Write out exactly the line containing "kingdom: Animalia" along with each line that follows it in the records below, and no others.

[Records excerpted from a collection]
#####

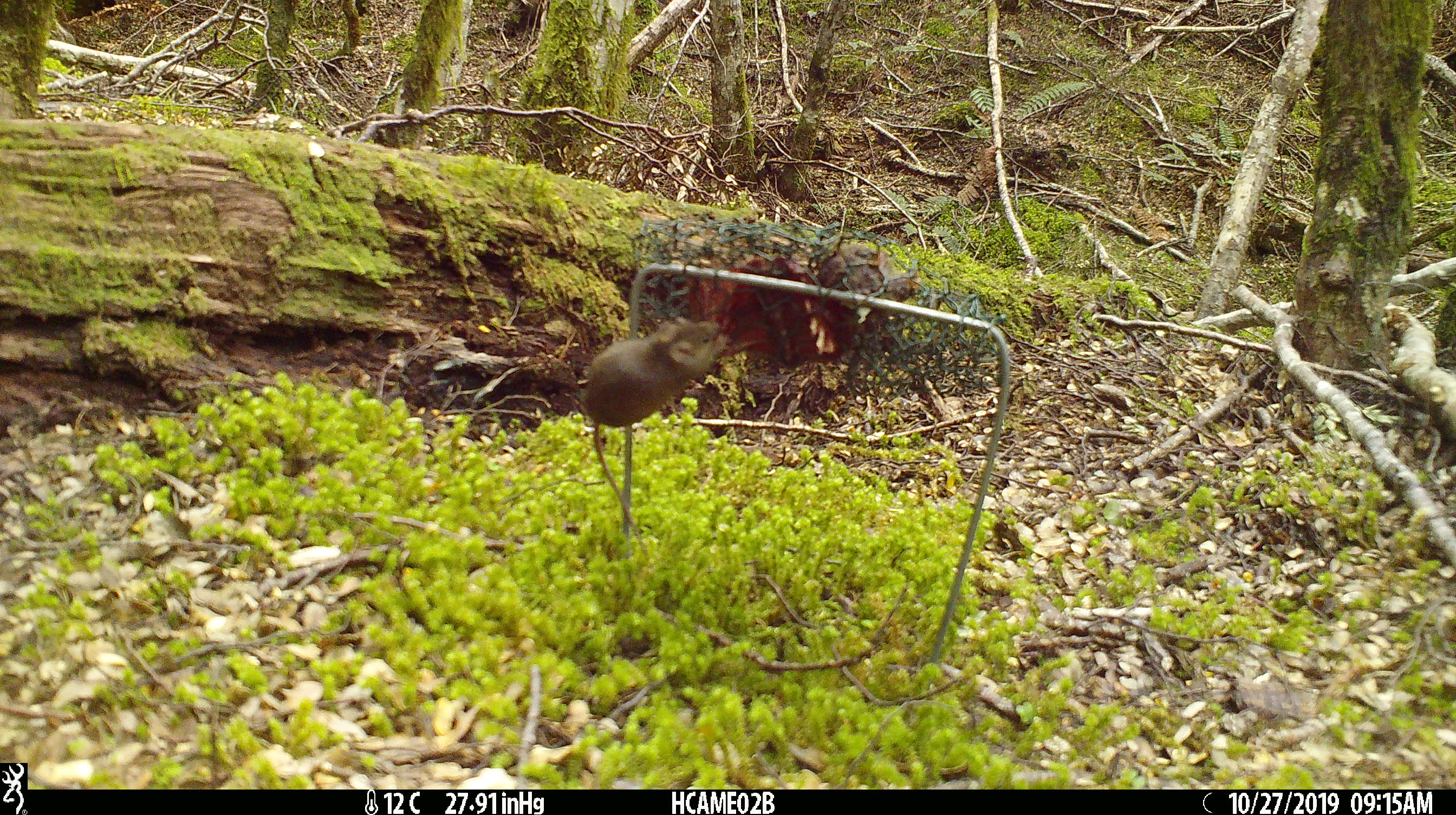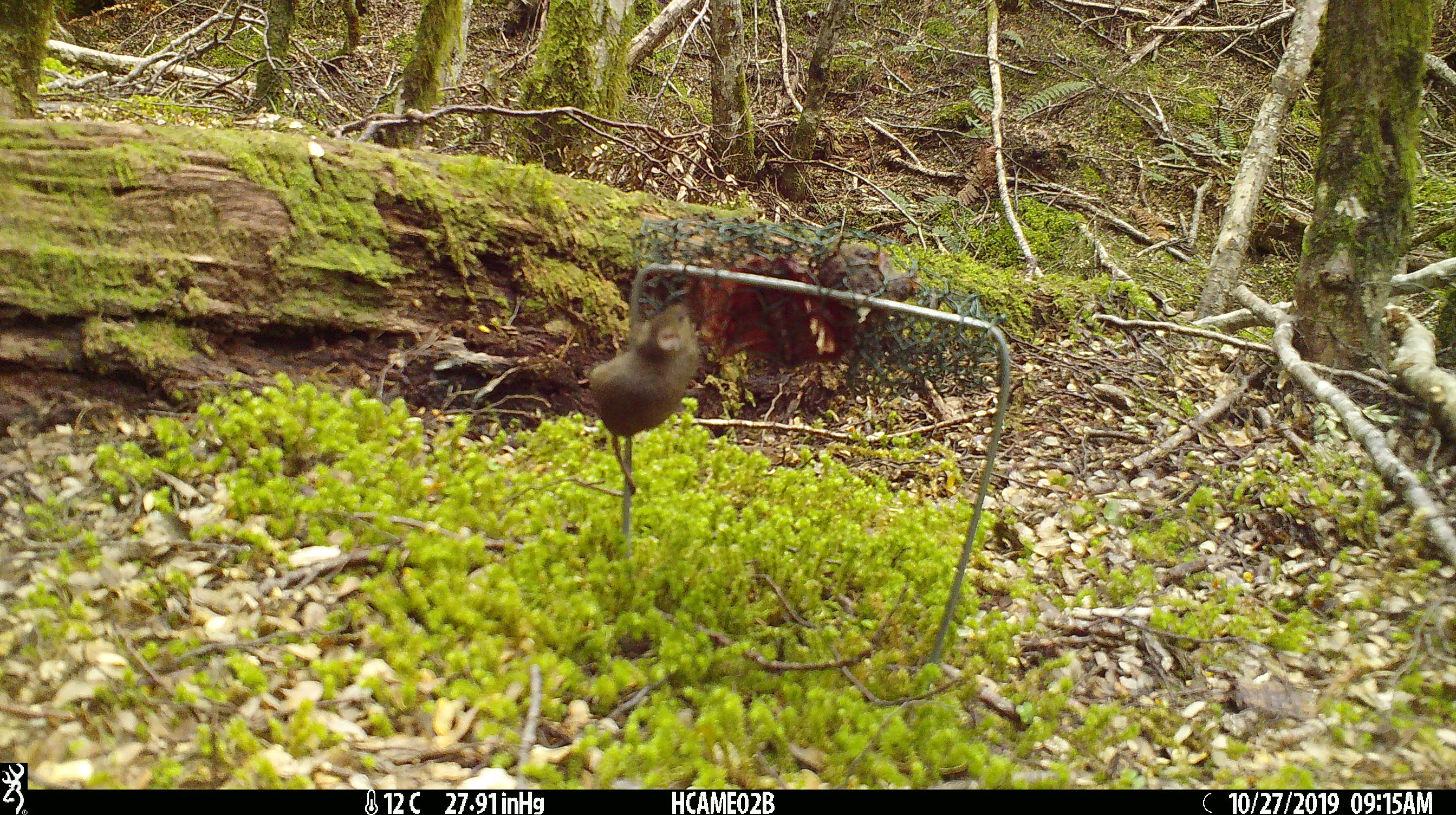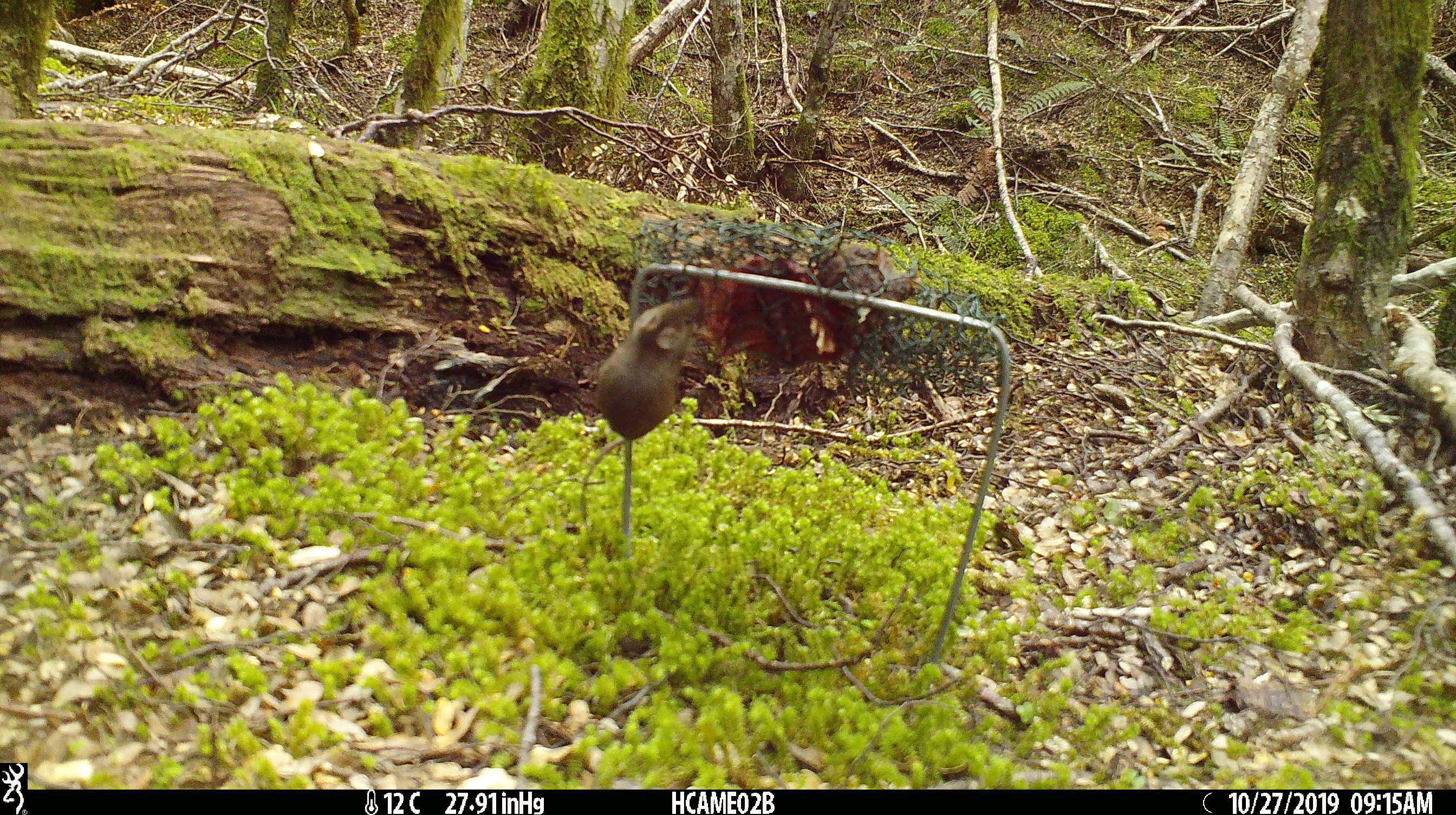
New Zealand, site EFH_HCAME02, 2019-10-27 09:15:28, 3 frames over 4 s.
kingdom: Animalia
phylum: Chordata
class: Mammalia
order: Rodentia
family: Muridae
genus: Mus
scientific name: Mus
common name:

#####

▶ TASK OUTPUT:
kingdom: Animalia
phylum: Chordata
class: Mammalia
order: Rodentia
family: Muridae
genus: Mus
scientific name: Mus
common name:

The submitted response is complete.